At the beginning of the year, only 20 students were in the school’s Lunch Time Garden Club; that number has expanded to 110.
“It’s just kind of exploded this year,” McClean said.
Club members plant seeds, sing garden songs, make posters about food and grow food both inside and outside the school.
Fifth-grader Adrianna Fisher, 10, said she loved the quesadillas McClean and her classmates made with goat cheese, spinach and salsa.
“I tried to savor every bite of it, It was so good,” she said. “Sam is a great person to teach stuff like this because he doesn’t leave a point out, like make sure to wash potatoes before you cook them. And he’s a really comical guy.”
McClean and Finnigan talked to the students about farming and fresh vegetables, with Finnigan asking them questions about what they think is needed to grow vegetables and explaining her work on the farm, which includes gardening and driving a tractor.
“Right now it’s spring,” she said. “I’m spending a lot of time in the greenhouse, starting seedlings, thinking about what I’m going to grow this year. In the fall, I spend most of my time harvesting vegetables I’m going to store for the winter so I can eat them and sell them.”
While many of the children said they had eaten carrots before, few raised their hands when Finnigan and McClean asked how many had tried parsnips.
“I think it’s great. I love doing stuff like this,” Finnigan said after the event was over. “I think it’s important for us, as farmers, to be trying to reinforce getting kids in schools eating more of what we grow. There can be this elitist stigma about local food, and the more we do things like this, the more we break that barrier down.”
Fifth-grade teacher Uri Lessing said the school is lucky to have McClean, who helps strengthens the school community.
“We are really grateful to have such a dynamic personality as Sam is,” Lessing said. “He really enriches our school community.”
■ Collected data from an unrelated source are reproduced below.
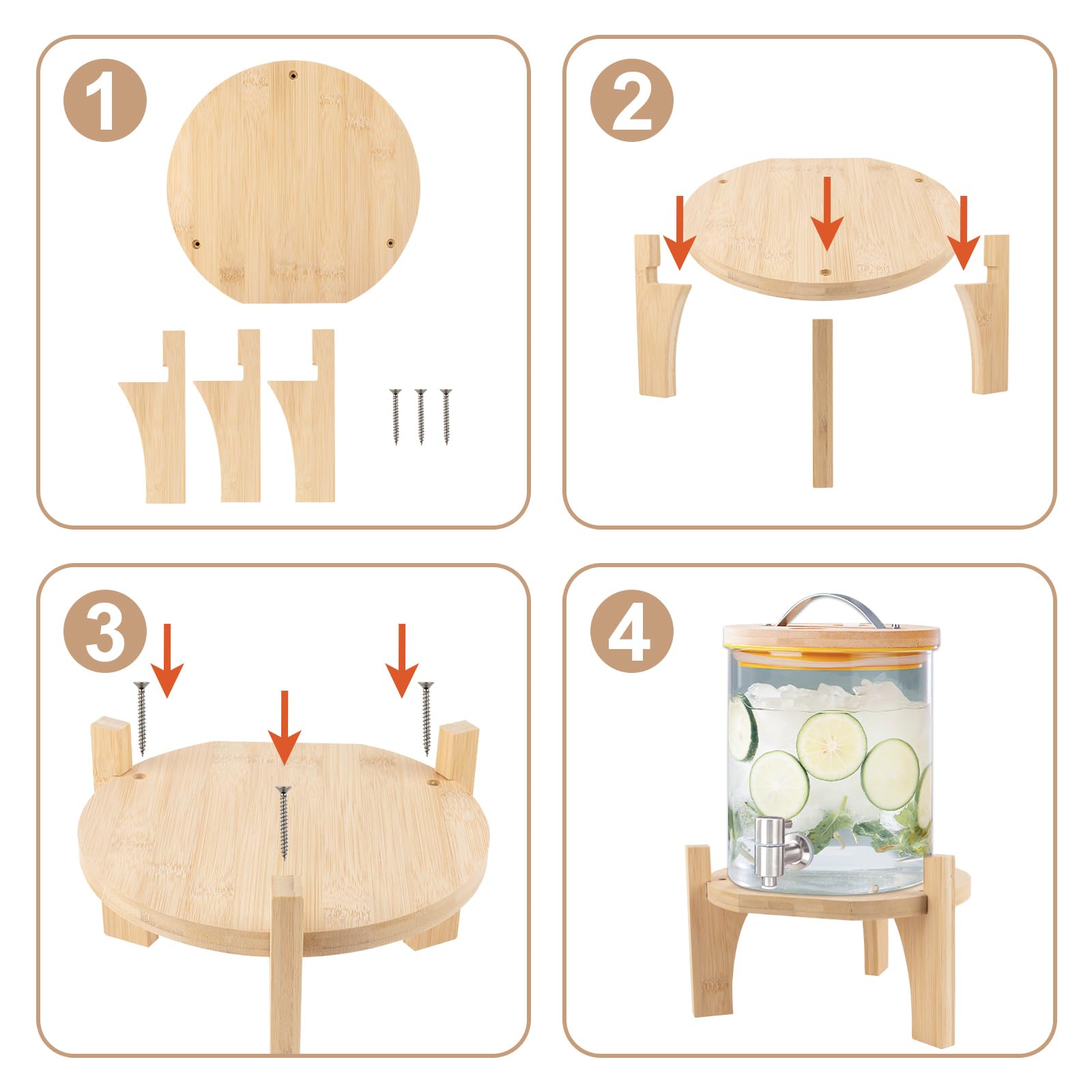 1

2

3

4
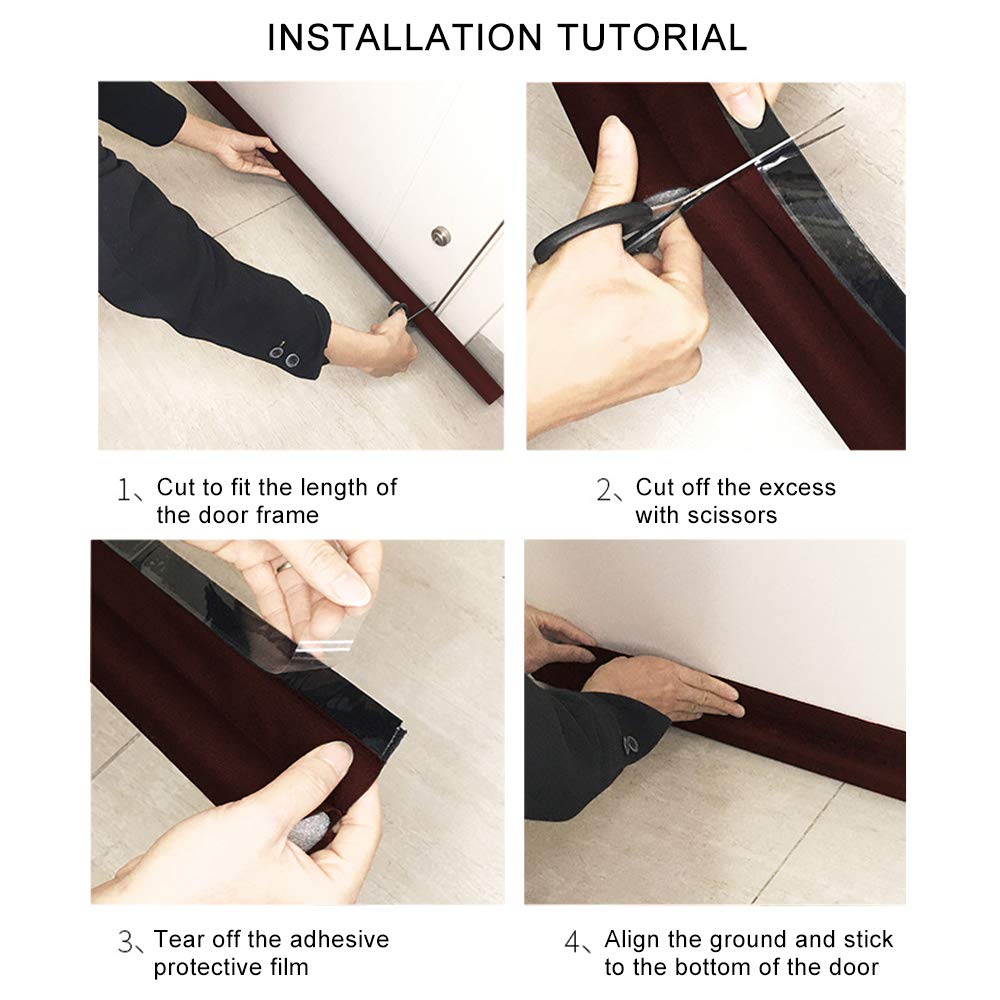 INSTALLATION TUTORIAL

1、Cut to fit the length of the door frame

2、Cut off the excess with scissors

3、Tear off the adhesive protective film

4、Align the ground and stick to the bottom of the door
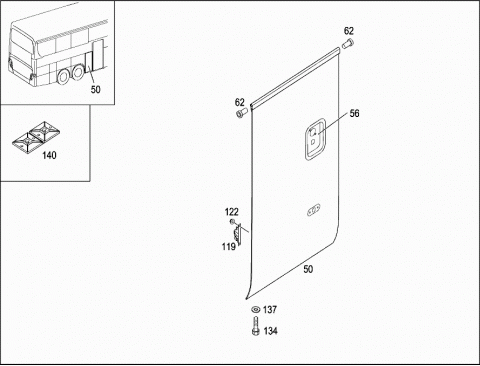 50

140

62

62

56

122

119

50

137

134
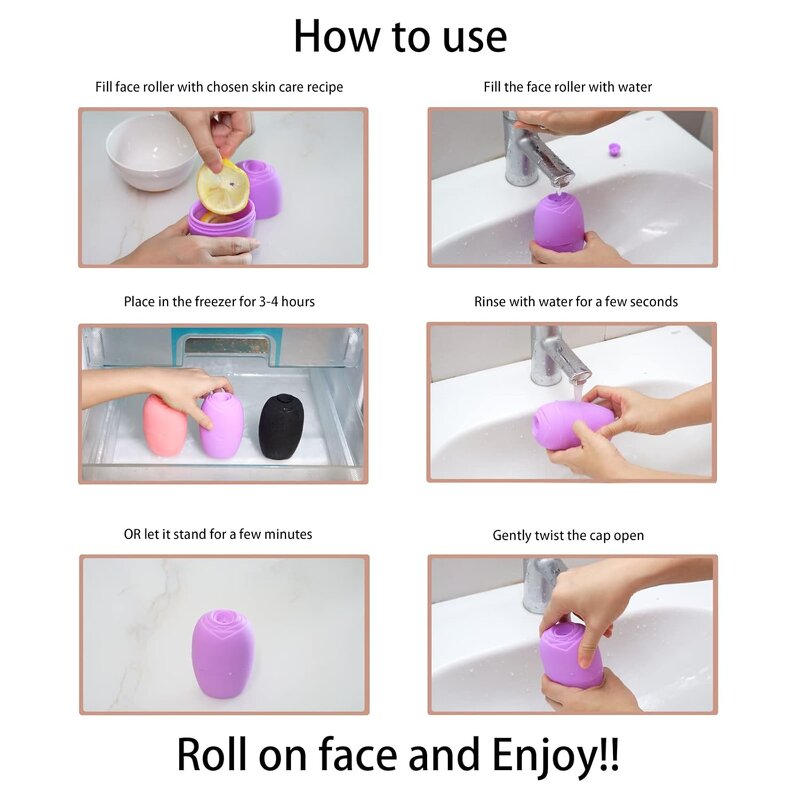 How to use

Fill face roller with chosen skin care recipe

Fill the face roller with water

Place in the freezer for 3-4 hours

Rinse with water for a few seconds

OR let it stand for a few minutes

Gently twist the cap open

Roll on face and Enjoy!!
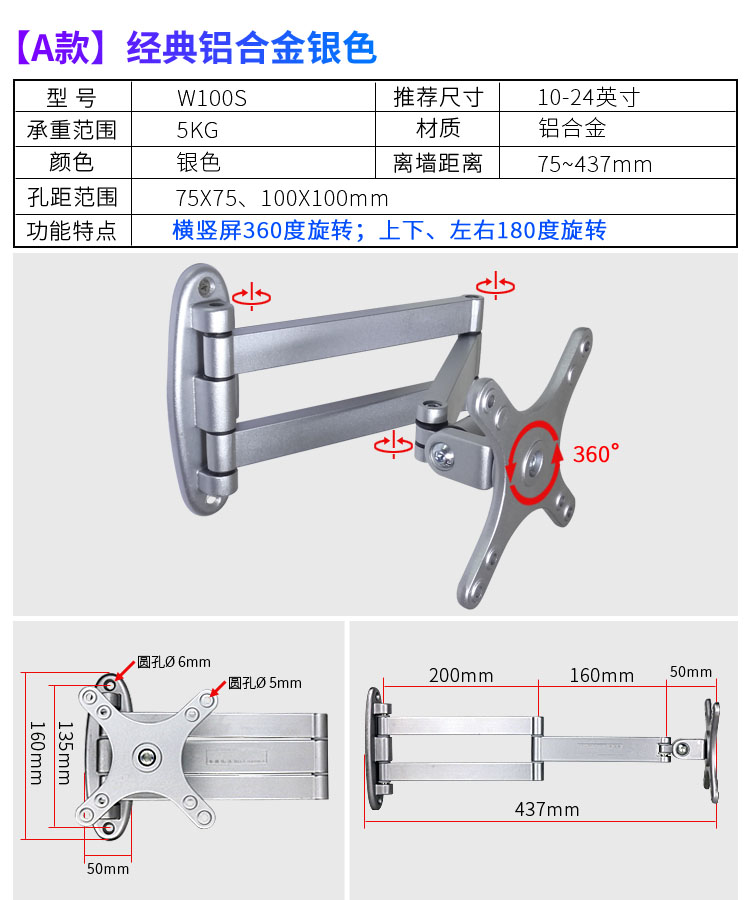 【A款】经典铝合金银色

| 型 号 | W100S | 推荐尺寸 | 10-24英寸 |
|---|---|---|---|
| 承重范围 | 5KG | 材质 | 铝合金 |
| 颜色 | 银色 | 离墙距离 | 75~437mm |
| 孔距范围 | 75X75、100X100mm | | |
| 功能特点 | 横竖屏360度旋转；上下、左右180度旋转 | | |

360°

圆孔Ø 6mm
圆孔Ø 5mm
160mm
135mm
50mm

200mm
160mm
50mm
437mm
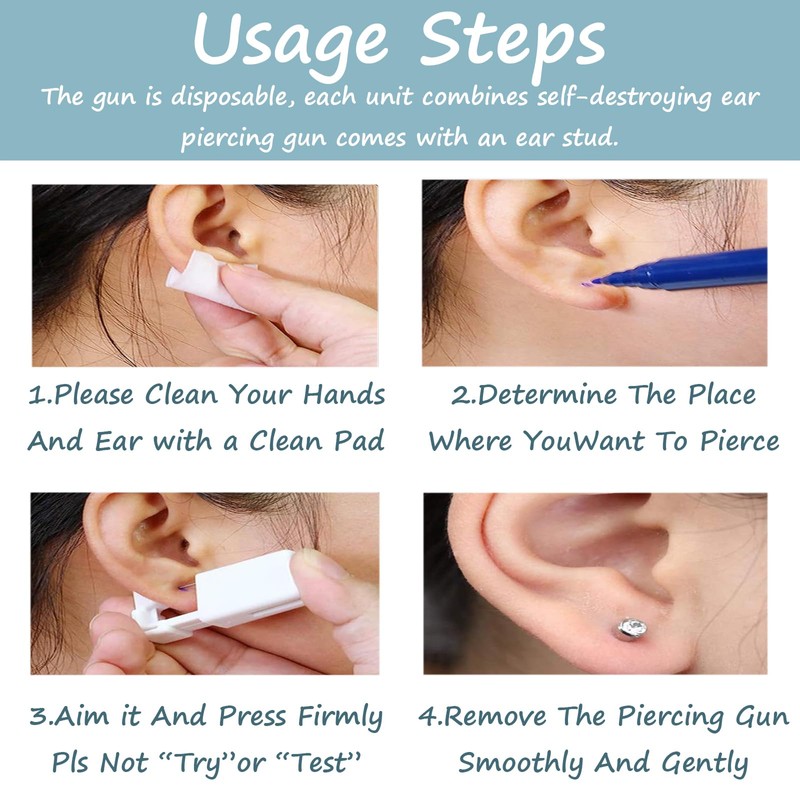 Usage Steps

The gun is disposable, each unit combines self-destroying ear piercing gun comes with an ear stud.

1.Please Clean Your Hands And Ear with a Clean Pad

2.Determine The Place Where YouWant To Pierce

3.Aim it And Press Firmly Pls Not "Try"or "Test"

4.Remove The Piercing Gun Smoothly And Gently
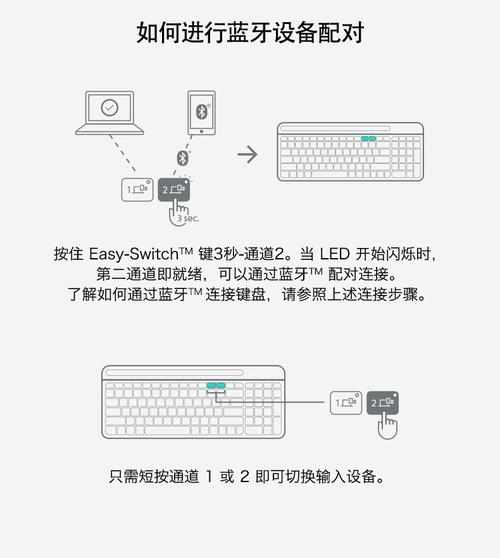 如何进行蓝牙设备配对

1

2

3 sec.

按住 Easy-Switch™ 键3秒-通道2。当 LED 开始闪烁时，第二通道即就绪，可以通过蓝牙™ 配对连接。了解如何通过蓝牙™ 连接键盘，请参照上述连接步骤。

1

2

只需短按通道 1 或 2 即可切换输入设备。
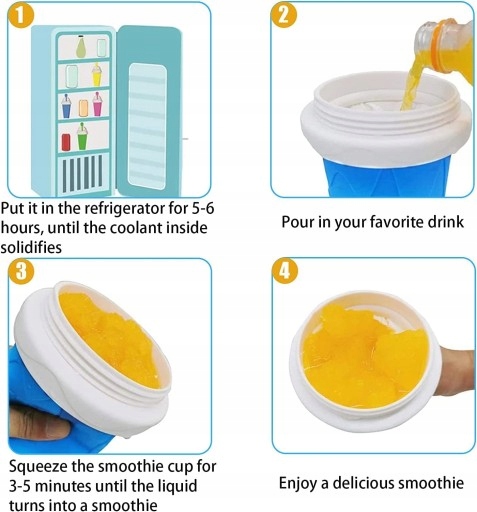 1

Put it in the refrigerator for 5-6 hours, until the coolant inside solidifies

2

Pour in your favorite drink

3

Squeeze the smoothie cup for 3-5 minutes until the liquid turns into a smoothie

4

Enjoy a delicious smoothie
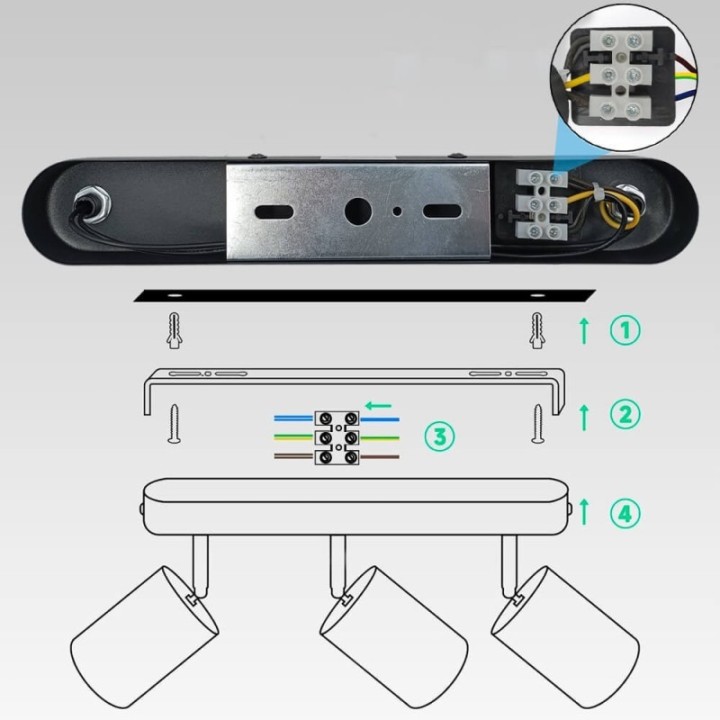 1
2
3
4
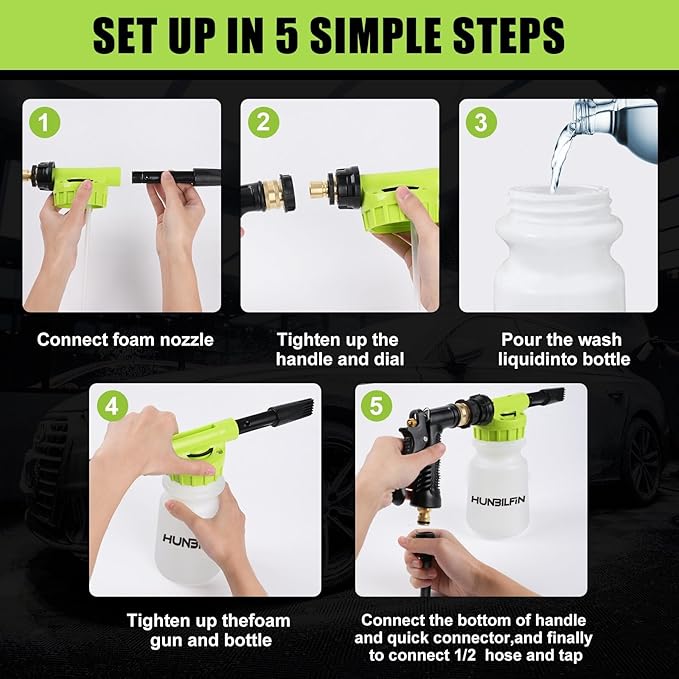 SET UP IN 5 SIMPLE STEPS

1

Connect foam nozzle

2

Tighten up the handle and dial

3

Pour the wash liquidinto bottle

4

HUNBI

Tighten up thefoam gun and bottle

5

HUNBILFIN

Connect the bottom of handle and quick connector,and finally to connect 1/2  hose and tap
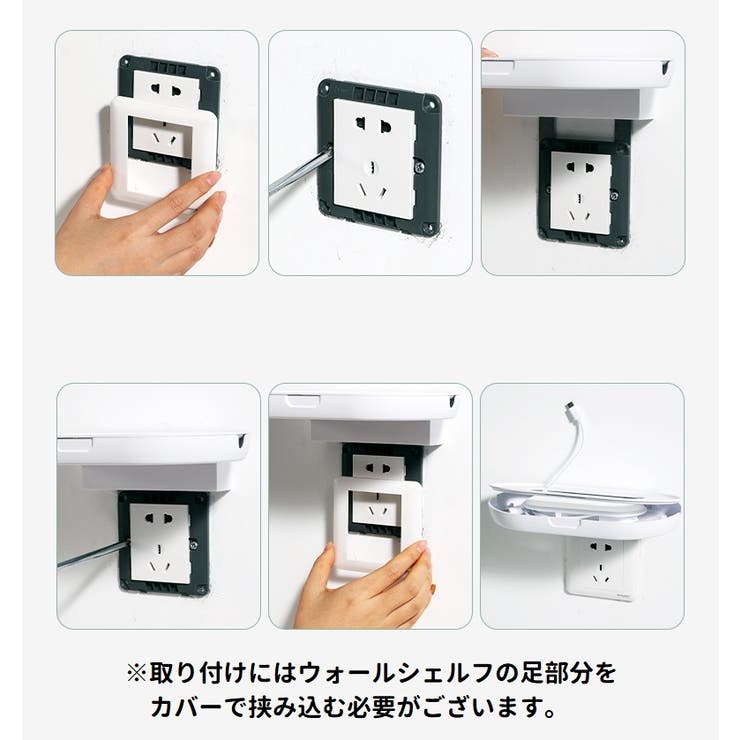 ※取り付けにはウォールシェルフの足部分をカバーで挟み込む必要がございます。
McClean created vegetable skewers with the roasted parsnip and carrot, adding garlic and onion powder, as well as paprika. Four batches of students came through the cafeteria Wednesday to take part in the taste testing, for a total of 280 students — the school’s entire population.
Adam Cullen, 10, said the parsnip was really good.
“It tasted like potatoes. I like potatoes and I’m not really a great vegetarian, actually.”
McClean, 27, came to Waterville from Oregon, where he earned a bachelor’s degree in public health from Oregon State University. He said he had been applying for a couple of years to be a FoodCorps service worker and finally was accepted and assigned to Waterville.
“It’s been awesome,” he said. “Waterville was way easier to make a home than I was expecting.”
He said his goal is to make the program self-sustaining by involving the community. His program will partner with Colby College to do summer gardening, and Colby will supply the garden plot and provide summer interns to work with the students.
“Colby has been incredible,” McClean said. “They really bend over backward to help us out, so it’s been awesome.”